## Exercise
Look in the data below for the line that contains "How large is the distance". Copy that line and the remaining lines exactly.

(Image and question records)
__________________________________________________
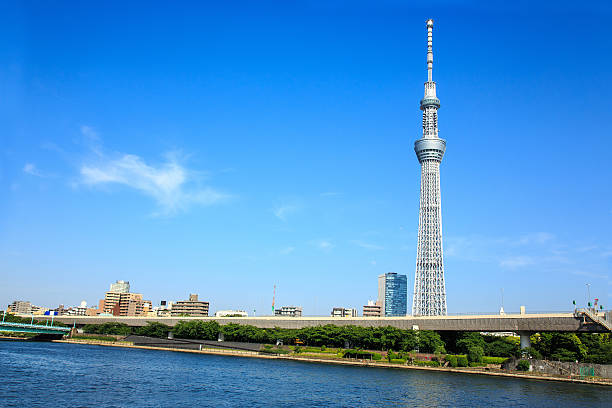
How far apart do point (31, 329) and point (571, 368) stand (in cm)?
12470

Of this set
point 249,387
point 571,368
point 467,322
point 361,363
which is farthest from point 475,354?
point 249,387

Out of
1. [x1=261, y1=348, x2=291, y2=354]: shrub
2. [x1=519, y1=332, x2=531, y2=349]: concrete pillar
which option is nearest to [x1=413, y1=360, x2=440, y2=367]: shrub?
[x1=519, y1=332, x2=531, y2=349]: concrete pillar

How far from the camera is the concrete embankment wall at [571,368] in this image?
77000 mm

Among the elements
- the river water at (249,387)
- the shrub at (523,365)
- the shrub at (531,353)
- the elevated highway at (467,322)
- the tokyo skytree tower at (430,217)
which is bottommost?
the river water at (249,387)

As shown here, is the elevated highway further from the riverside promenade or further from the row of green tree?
the riverside promenade

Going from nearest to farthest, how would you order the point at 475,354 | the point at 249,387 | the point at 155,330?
the point at 249,387, the point at 475,354, the point at 155,330

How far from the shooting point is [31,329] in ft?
440

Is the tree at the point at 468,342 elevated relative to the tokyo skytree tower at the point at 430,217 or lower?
lower

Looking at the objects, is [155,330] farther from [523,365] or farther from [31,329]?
[523,365]

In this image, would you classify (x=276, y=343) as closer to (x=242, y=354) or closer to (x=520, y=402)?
(x=242, y=354)

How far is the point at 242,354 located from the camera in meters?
112

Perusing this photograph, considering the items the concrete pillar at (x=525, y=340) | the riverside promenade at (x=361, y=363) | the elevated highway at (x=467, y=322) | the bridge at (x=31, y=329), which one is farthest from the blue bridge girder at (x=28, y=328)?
the concrete pillar at (x=525, y=340)

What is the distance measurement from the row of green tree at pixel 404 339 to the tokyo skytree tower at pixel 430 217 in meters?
42.1

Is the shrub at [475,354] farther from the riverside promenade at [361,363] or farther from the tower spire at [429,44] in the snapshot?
the tower spire at [429,44]
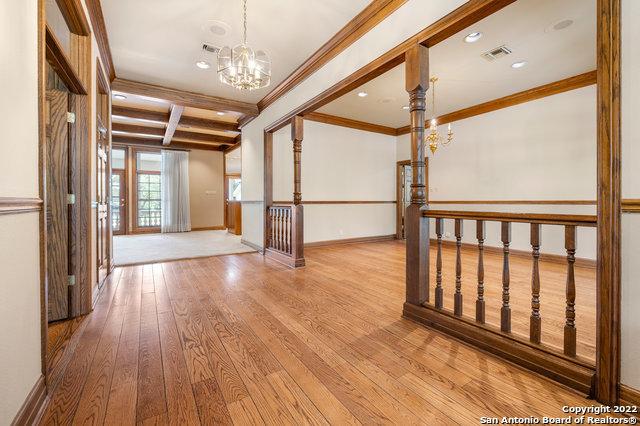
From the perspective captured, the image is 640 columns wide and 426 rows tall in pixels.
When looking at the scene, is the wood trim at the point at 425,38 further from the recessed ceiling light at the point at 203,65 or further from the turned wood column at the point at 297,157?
the recessed ceiling light at the point at 203,65

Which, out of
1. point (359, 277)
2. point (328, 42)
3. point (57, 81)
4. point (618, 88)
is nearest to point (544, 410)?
point (618, 88)

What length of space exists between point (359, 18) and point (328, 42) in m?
0.55

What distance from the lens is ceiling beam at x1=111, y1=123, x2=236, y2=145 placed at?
7.12 meters

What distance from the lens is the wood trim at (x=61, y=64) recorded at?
5.74 feet

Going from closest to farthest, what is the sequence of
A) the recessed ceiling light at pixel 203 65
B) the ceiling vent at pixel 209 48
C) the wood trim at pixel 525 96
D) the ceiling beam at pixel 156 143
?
the ceiling vent at pixel 209 48 < the recessed ceiling light at pixel 203 65 < the wood trim at pixel 525 96 < the ceiling beam at pixel 156 143

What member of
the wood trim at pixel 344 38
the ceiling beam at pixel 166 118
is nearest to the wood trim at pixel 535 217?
the wood trim at pixel 344 38

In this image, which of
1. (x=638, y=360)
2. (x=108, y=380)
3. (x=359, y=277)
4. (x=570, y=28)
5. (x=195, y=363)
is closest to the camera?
(x=638, y=360)

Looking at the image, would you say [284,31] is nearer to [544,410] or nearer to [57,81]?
[57,81]

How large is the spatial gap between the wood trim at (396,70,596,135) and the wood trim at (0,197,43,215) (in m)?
6.16

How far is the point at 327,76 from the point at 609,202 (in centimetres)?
295

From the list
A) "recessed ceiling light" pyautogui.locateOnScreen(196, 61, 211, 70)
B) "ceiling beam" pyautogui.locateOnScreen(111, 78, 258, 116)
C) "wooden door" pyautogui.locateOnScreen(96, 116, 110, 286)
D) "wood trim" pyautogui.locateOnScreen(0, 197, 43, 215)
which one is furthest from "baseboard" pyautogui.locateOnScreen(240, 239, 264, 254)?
"wood trim" pyautogui.locateOnScreen(0, 197, 43, 215)

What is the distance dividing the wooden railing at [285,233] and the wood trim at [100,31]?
9.49 ft

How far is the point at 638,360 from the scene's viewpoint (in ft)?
4.08

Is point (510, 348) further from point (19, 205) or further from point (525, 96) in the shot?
point (525, 96)
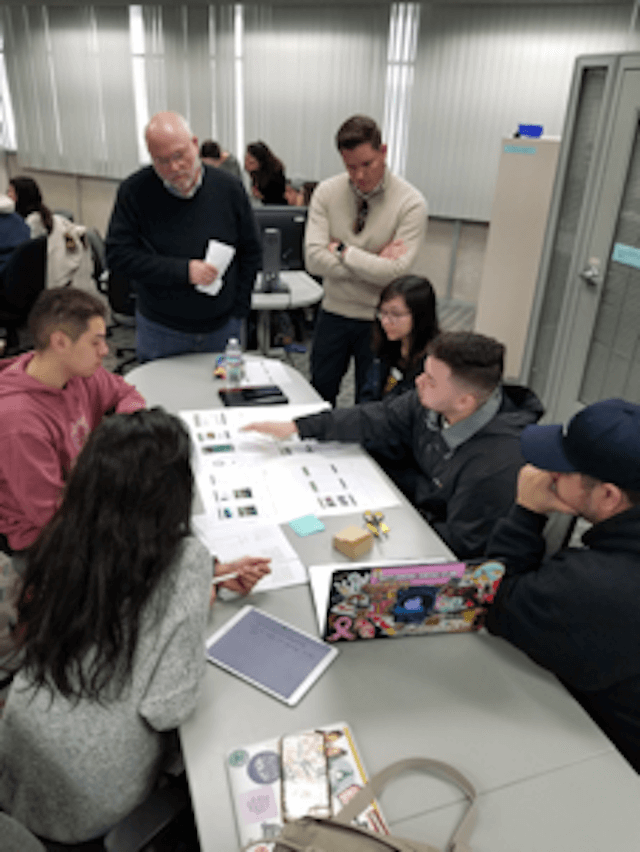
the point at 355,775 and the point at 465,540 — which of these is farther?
the point at 465,540

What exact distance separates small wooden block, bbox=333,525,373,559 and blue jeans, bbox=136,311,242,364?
56.0 inches

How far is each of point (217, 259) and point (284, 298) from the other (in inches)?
44.0

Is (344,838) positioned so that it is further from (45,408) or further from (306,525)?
(45,408)

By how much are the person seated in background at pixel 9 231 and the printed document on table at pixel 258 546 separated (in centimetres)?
325

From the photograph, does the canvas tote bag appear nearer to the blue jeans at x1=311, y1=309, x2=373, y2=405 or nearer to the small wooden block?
the small wooden block

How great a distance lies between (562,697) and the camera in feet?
3.94

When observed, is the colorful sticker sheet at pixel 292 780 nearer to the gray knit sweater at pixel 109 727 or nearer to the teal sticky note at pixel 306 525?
the gray knit sweater at pixel 109 727

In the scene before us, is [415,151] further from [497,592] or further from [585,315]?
[497,592]

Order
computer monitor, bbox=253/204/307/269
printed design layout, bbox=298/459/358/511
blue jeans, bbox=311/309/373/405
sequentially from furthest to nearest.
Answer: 1. computer monitor, bbox=253/204/307/269
2. blue jeans, bbox=311/309/373/405
3. printed design layout, bbox=298/459/358/511

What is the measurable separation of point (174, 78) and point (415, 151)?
2778 mm

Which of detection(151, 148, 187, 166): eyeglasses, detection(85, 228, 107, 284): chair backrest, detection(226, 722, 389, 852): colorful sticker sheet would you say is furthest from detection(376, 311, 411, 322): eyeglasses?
detection(85, 228, 107, 284): chair backrest

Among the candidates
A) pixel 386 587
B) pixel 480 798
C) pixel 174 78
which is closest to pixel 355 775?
pixel 480 798

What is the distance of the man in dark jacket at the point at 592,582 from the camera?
1106 millimetres

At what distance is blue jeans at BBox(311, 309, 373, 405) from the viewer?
288 centimetres
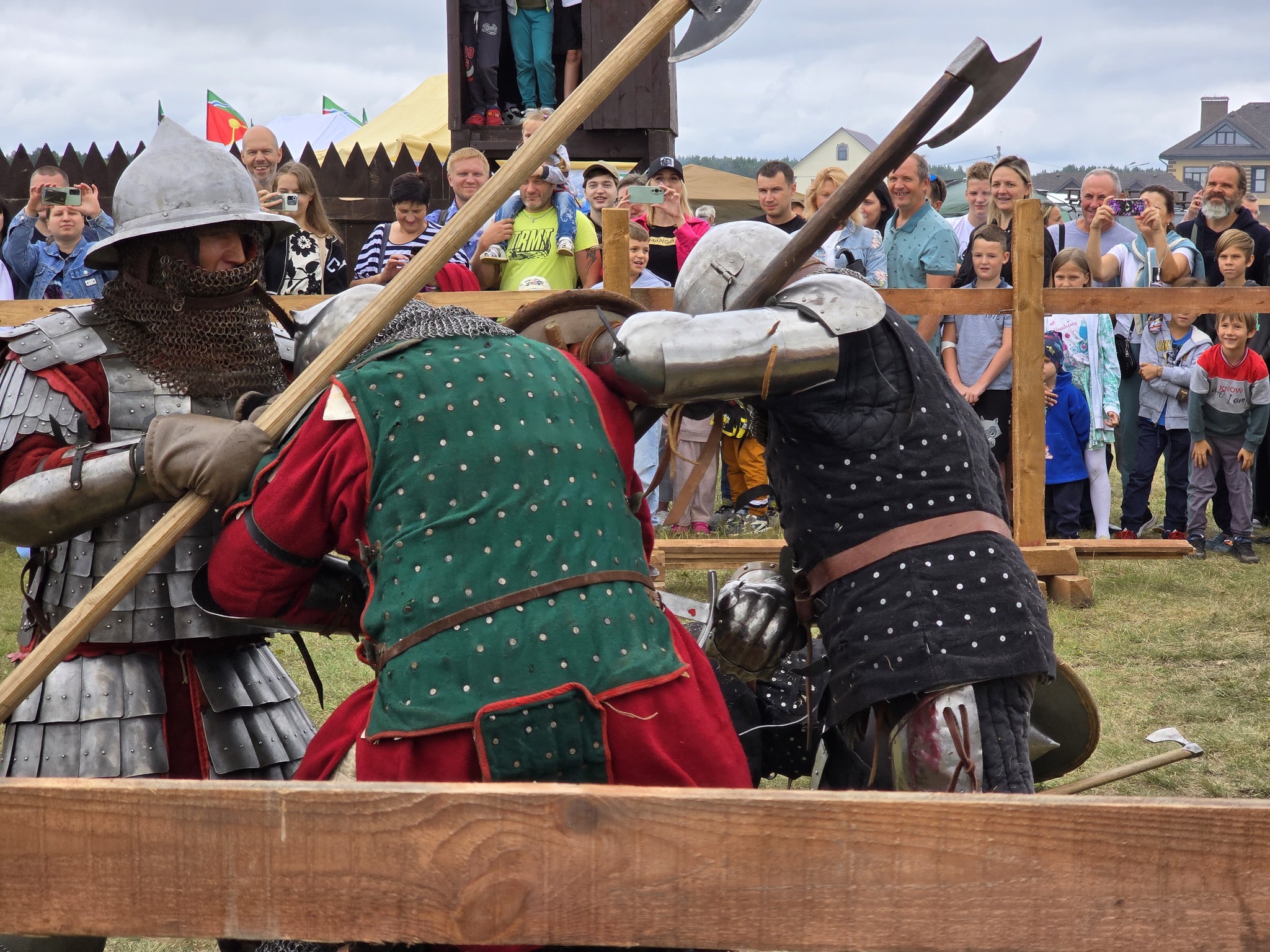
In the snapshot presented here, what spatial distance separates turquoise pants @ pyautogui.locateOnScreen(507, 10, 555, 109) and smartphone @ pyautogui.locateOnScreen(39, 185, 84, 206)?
3886 mm

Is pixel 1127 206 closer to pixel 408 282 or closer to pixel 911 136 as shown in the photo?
pixel 911 136

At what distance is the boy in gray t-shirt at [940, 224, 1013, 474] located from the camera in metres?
6.75

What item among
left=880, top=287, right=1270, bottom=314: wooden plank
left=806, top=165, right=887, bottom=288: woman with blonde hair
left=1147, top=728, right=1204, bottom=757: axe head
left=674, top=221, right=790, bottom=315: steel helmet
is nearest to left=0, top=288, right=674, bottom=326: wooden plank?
left=880, top=287, right=1270, bottom=314: wooden plank

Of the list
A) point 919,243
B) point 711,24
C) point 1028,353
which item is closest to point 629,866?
point 711,24

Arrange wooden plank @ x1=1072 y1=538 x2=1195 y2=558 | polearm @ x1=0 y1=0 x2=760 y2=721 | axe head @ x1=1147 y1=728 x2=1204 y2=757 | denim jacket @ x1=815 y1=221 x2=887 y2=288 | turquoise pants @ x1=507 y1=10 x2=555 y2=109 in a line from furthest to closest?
turquoise pants @ x1=507 y1=10 x2=555 y2=109 → denim jacket @ x1=815 y1=221 x2=887 y2=288 → wooden plank @ x1=1072 y1=538 x2=1195 y2=558 → axe head @ x1=1147 y1=728 x2=1204 y2=757 → polearm @ x1=0 y1=0 x2=760 y2=721

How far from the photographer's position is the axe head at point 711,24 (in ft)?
8.32

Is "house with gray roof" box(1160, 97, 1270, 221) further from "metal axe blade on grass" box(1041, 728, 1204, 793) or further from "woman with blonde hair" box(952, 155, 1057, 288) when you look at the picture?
"metal axe blade on grass" box(1041, 728, 1204, 793)

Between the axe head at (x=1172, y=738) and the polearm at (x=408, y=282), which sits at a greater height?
the polearm at (x=408, y=282)

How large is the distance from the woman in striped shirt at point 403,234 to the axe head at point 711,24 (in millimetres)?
3860

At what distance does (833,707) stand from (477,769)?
82 cm

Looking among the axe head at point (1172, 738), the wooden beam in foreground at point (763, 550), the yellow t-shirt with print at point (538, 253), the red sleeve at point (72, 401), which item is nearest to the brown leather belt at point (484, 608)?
the red sleeve at point (72, 401)

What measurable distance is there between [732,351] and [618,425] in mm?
262

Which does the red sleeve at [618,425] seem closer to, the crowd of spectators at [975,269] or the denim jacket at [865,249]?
the crowd of spectators at [975,269]

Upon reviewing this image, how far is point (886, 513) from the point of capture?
__________________________________________________
## Solution for this task
How large is the distance from the woman in striped shirt at point 403,234 to the axe head at point 711,24 (in millimetres)?
3860

At what distance does (833,707) stand from (477,769)?
82 cm

Looking among the axe head at point (1172, 738), the wooden beam in foreground at point (763, 550), the yellow t-shirt with print at point (538, 253), the red sleeve at point (72, 401), which item is nearest to the brown leather belt at point (484, 608)?
the red sleeve at point (72, 401)

What measurable distance is there between [732,351] and [618,425] in mm?
262

Which does the red sleeve at [618,425] seem closer to, the crowd of spectators at [975,269] or the denim jacket at [865,249]?
the crowd of spectators at [975,269]

Upon reviewing this image, how far is point (886, 513) from the point of capture?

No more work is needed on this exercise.